If you rent out the house within the 2 year period, then you lose the FTB benefits and have to pay 100% of the stamp duty that you would have paid had you not been an FTB. The amount of rent you receive is irrelevant. The only exception is the "rent a room" scheme. I don't understand your question about the clawback "ceasing" after 2 years - it's not an ongoing payment, it's a one-off. If you rent the house out after 2 years, then there is no stamp duty clawback.
Sprite
The house was purchased for 375K.
So we would essentially pay the stamp duty we didnt pay initially and also lose our mortgage interest relief?
It basically means that if you live in the property for one year and then rent for a year your would pay half the stamp duty as you only pay on the time up to two years that the property was rented.
Property value €375,000 at current rate would be €17,500 stamp duty for an investor. If you lived there for the first 6 months and then rented there would be a clawback and you would pay €13,125 stamp duty for the time the house was rented. Revenue recognises that when you lived in the property you don't have to pay stamp duty for that period of time.
Yeah, had a look at the website and it seems to have changed with the two year system.
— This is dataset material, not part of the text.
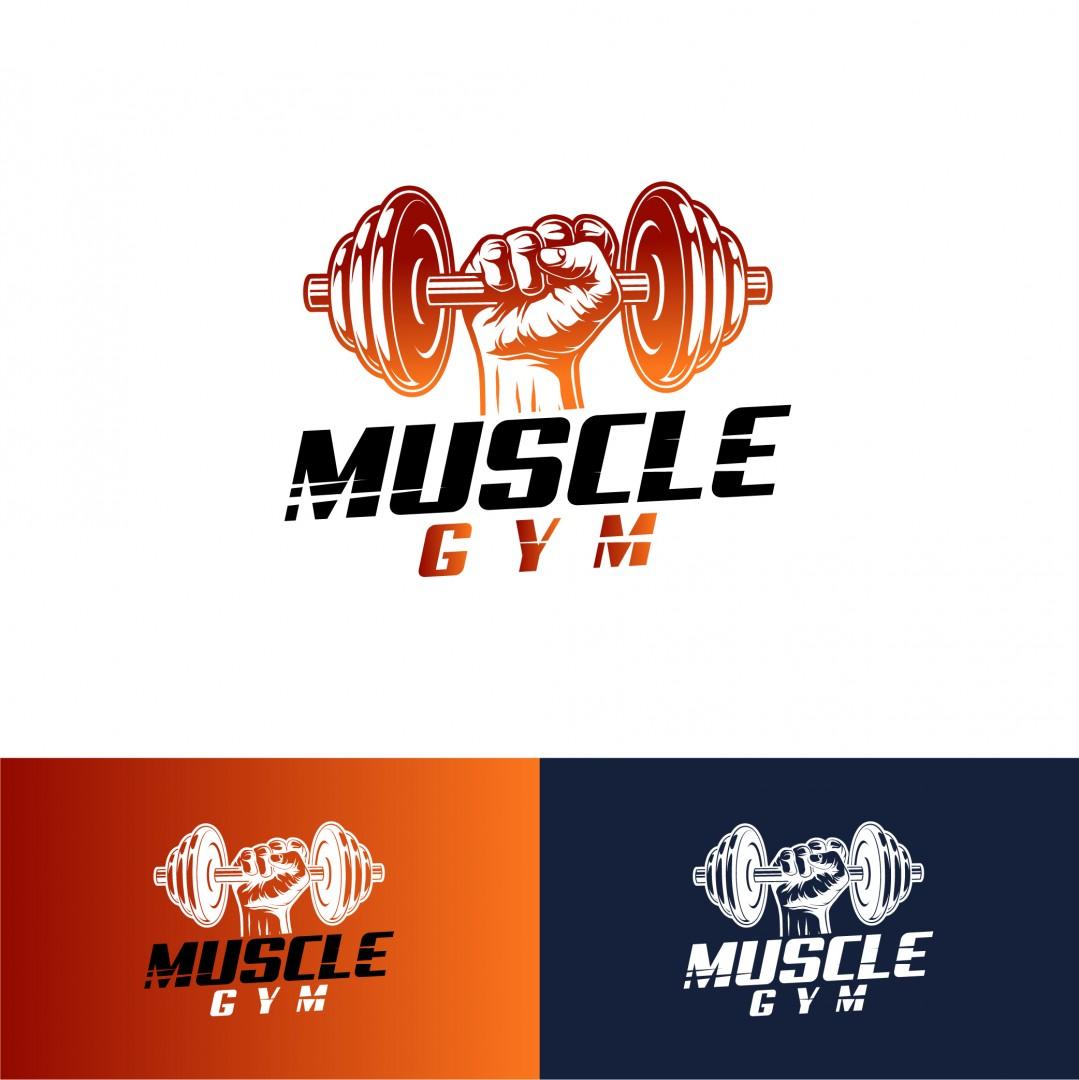 Desain Logo Gym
The old five year system was proportinate as I spoke to the revenue abbout it
Basically dont rent it within two years of sale if I dont want a bill from the tax man?
The revenue actually told me it was proportionate on the phone a few years ago which just goes to show you if you get the wrong person in there.
I have a very similar but slightly different query. We bought our apartment in April 07 for 300,000. Only one of us was a first time buyer but we paid no stamp duty as it was a brand new property.
If we rent it out now are we liable for stamp duty even though we weren't liable for it in the first place?
Also do we need to pay any sort of tax on the rent even though the rental income will not cover the full monthly mortgage?